Face à la pression, le réseau avait annoncé suspendre "volontairement" la fonction, de façon temporaire. Dans un communiqué publié le 24 avril, le réseau social avait déclaré : "TikTok cherche toujours à s'engager de manière constructive avec la Commission européenne et les autres régulateurs. Nous suspendons donc volontairement les fonctions de récompense dans TikTok Lite pendant que nous répondons aux préoccupations qu'elles ont soulevées".
Visiblement, la réponse n'a pas été satisfaisante.
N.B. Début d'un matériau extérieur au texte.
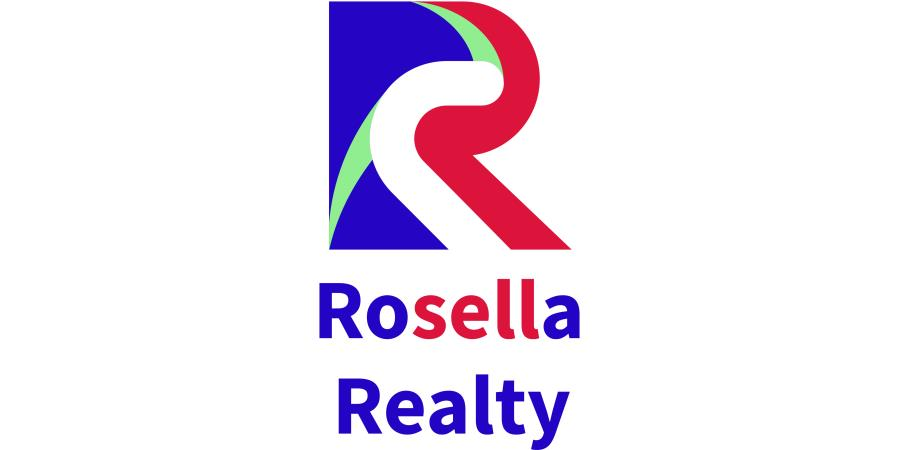 South Perth Realty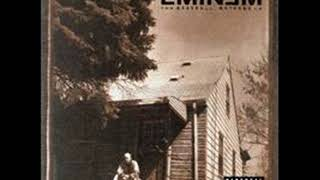 Download THE MARSHALL MATHERS Mp3 and Videos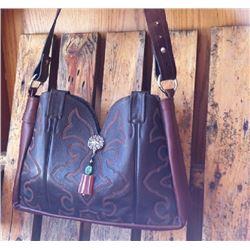 GENUINE LEATHER CUSTOM MADE COWBOY BOOT PURSE/Dark brown leather cowboy boot purse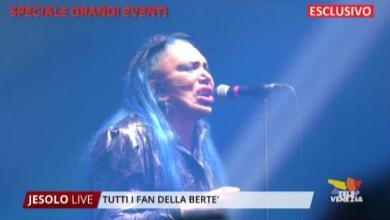 Photo of Tutti i fans di Loredana Bertè a Jesolo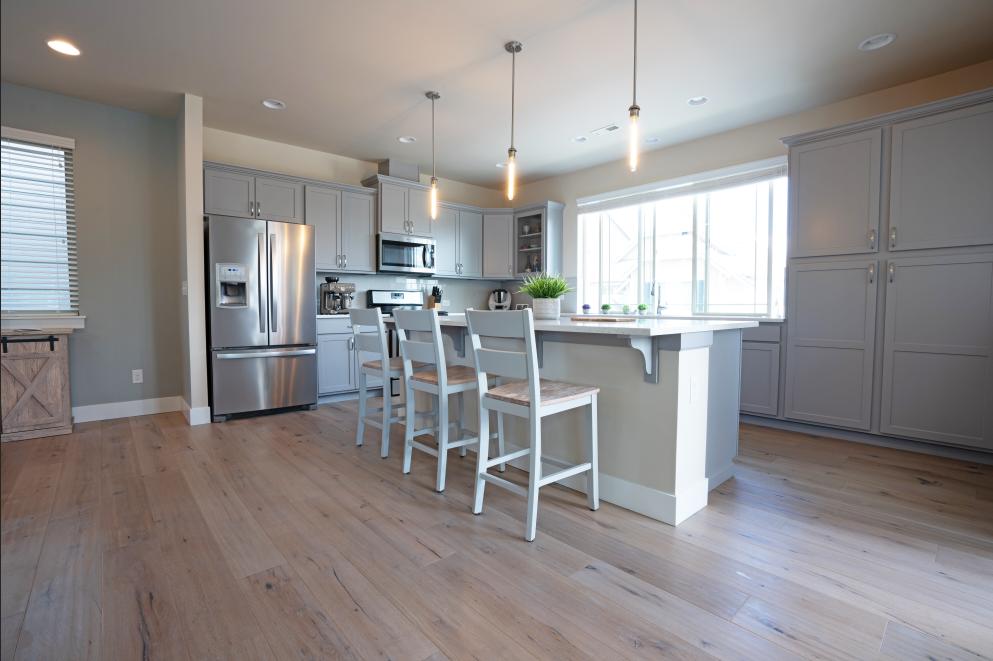 Berkeley grey | white oak Lynnwood project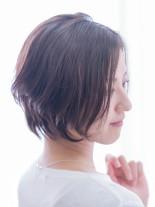 40代50代◎扱いやすい大人ショートボブ(髪型ショートヘア)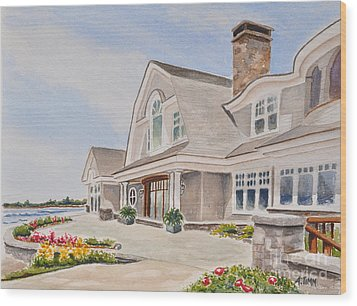 Coast Of Maine Wood Print by Andrea Timm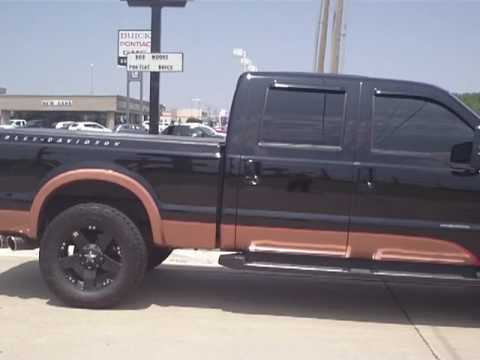 how much does a 2014 dodge 3500 with crew cab weigh autos post. Black Bedroom Furniture Sets. Home Design Ideas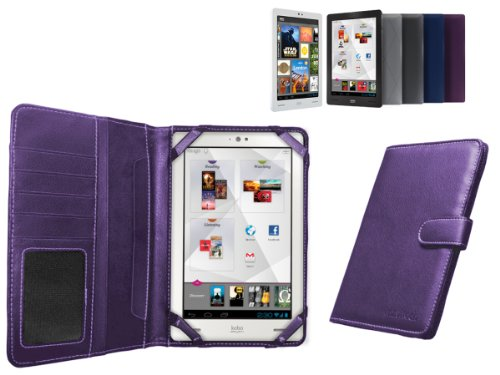 MiTAB Purple Bycast Leather Case Cover Sleeve For The New Kobo Arc 7
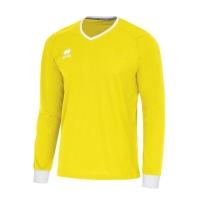 Lennox Jersey - Yellow Fluo/White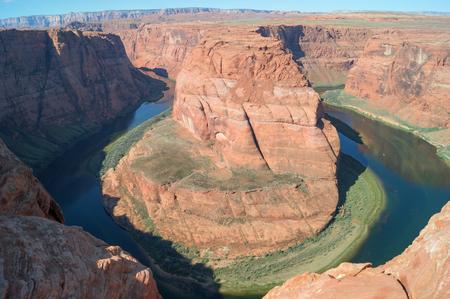 page arizona: A majestic view on Horseshoe bend, Page, Arizona, USA Stock Photo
En France, l'Autorité de régulation de la communication audiovisuelle et numérique (Arcom) a salué cette décision, résultat, selon elle, d'une "collaboration fructueuse" entre la Commission européenne et ses partenaires. "Ce retrait définitif d'une fonctionnalité, qui induisait un risque accru de dépendance, notamment pour les mineurs, témoigne de la capacité de la Commission européenne et des régulateurs nationaux à exiger des acteurs numériques un comportement plus responsable, y compris par la modification des fonctionnalités de leurs services", indique-t-elle dans son communiqué. Une réelle victoire, qui montre le succès du règlement sur les services numériques.